Amount of Terms Required to Find a Sum at an Indicated Accuracy

[NastyAccident]

Homework Statement

Show that the series is convergent. How many terms of the series do we need to add in order to find the sum to the indicated accuracy?

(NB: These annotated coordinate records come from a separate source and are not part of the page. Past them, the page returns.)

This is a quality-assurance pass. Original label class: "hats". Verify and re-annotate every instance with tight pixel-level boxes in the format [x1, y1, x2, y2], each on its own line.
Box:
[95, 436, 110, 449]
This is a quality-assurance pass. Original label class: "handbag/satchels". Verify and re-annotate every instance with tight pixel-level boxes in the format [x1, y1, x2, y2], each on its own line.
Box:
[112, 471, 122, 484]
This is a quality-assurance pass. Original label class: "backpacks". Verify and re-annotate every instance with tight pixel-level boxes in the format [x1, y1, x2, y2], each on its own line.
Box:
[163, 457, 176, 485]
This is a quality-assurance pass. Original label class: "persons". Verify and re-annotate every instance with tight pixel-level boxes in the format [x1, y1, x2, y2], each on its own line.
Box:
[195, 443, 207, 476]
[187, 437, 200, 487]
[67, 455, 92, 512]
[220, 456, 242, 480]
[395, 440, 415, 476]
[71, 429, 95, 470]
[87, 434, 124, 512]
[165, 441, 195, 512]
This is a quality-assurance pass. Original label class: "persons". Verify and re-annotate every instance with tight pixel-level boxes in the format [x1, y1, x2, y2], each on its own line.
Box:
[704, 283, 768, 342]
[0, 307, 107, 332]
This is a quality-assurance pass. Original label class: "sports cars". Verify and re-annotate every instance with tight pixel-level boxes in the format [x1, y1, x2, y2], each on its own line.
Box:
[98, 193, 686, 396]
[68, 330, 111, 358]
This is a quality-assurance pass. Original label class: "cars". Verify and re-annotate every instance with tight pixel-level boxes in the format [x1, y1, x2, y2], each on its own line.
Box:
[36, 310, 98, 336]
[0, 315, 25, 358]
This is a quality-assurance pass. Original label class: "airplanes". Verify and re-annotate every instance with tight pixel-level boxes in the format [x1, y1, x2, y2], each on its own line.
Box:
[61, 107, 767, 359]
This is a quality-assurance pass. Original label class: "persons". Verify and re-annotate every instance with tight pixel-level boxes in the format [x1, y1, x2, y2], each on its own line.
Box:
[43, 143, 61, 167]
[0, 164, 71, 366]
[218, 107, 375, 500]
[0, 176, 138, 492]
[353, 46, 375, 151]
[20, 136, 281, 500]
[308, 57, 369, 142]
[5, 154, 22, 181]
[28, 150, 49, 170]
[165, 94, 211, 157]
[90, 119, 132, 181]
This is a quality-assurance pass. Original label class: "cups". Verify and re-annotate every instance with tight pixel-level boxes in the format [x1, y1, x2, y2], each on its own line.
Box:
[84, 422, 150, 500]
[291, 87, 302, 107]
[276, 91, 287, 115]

\sum^{\infty}_{n=1}\frac{(-1)^{n}}{n*9^{n}}
(|error| < 0.0001)

Homework Equations

Alternating Series Test
General knowledge of adding series up...

The Attempt at a Solution

Alternating Series Test
1.) Limit x->infinity
\frac{(-1)^{n}}{n*9^{n}} = 0
2.) Decreasing eventually for n (really immediately)
\sum^{\infty}_{n=1}\frac{(-1)^{n+1}}{(n+1)*9^{n+1}} &lt; \sum^{\infty}_{n=1}\frac{(-1)^{n}}{n*9^{n}}

By the Alternating Series Test, this series (\sum^{\infty}_{n=1}\frac{(-1)^{n}}{n*9^{n}}) is convergent.

Well, I originally choose n = 4 terms in order to find the indicated accuracy. However, that was wrong.

So, I'm sort of scratching my head as to what I did wrong...

My approach:
\sum^{\infty}_{n=1}\frac{(-1)^{n}}{n*9^{n}}

I start listing out a_n's terms -
|a_n| < 0.0001
a₁ = 0.11111111111
a₂ = 0.006172839506
a₃ = 0.000457247370
a₄ = 0.000038103947
a₅ = 0.000003387017
a₆ = 0.000000313612
a₇ = 0.000000029867

a₄ < 0.0001, so n should equal four terms... However, it doesn't for some odd reason?

Any help/suggestions as to where I went wrong are appreciated and will be thanked!
NastyAccident

 

[Mark44]

You have an alternating series, so every other a_n (starting from a_a) should be negative. You show all of them as positive in your list.

 

[NastyAccident]

You have an alternating series, so every other a_n (starting from a_a) should be negative. You show all of them as positive in your list.

So, in essence, I shouldn't of taken the absolute value of each of the a_n's and should of left it with the +/- signs?

If that is the case, then the problem should be okay for n = 3?

Since:
\sum^{\infty}_{n=1}\frac{(-1)^{n}}{n*9^{n}}
is within
\sum^{\infty}_{n=1}\frac{(1)^{n+1}}{(n+1)*9^{(n+1)}}
which gives me:

a_n < 0.0001
a₁ = 0.061728395
a₂ = 0.0004572473708
a₃ = 0.000038103947
a₄ = 0.000003387017
a₅ = 0.000000313612
a₆ = 0.000000029867

So, n = 3 would be correct...

 

[Mark44]

Right. You don't want the abs. value of your terms. Just add them up. Your estimate with a₁ + a₂ + a₃ should be within .0001 of the actual value of the infinite sum. You did add up the three terms, right?